Output the full listing exactly as written, with no pictures in it.

*** Opening COLLECTED DATA ***

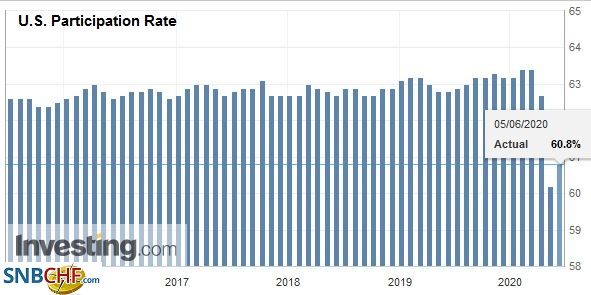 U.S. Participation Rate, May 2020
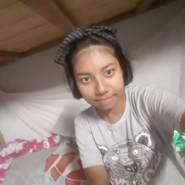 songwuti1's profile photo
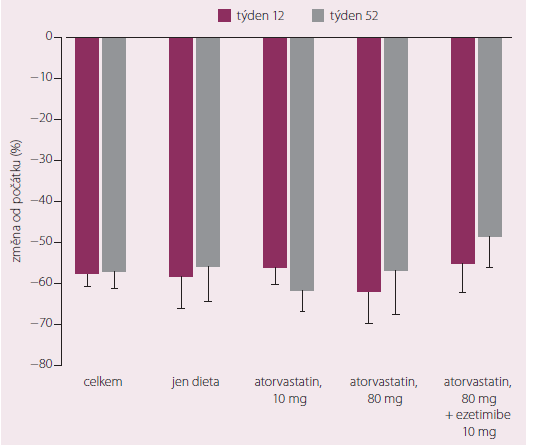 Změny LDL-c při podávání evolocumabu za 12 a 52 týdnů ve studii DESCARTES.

*** Closing COLLECTED DATA ***

**COMPLETED TASK**
 U.S. Participation Rate, May 2020
 songwuti1's profile photo
 Změny LDL-c při podávání evolocumabu za 12 a 52 týdnů ve studii DESCARTES.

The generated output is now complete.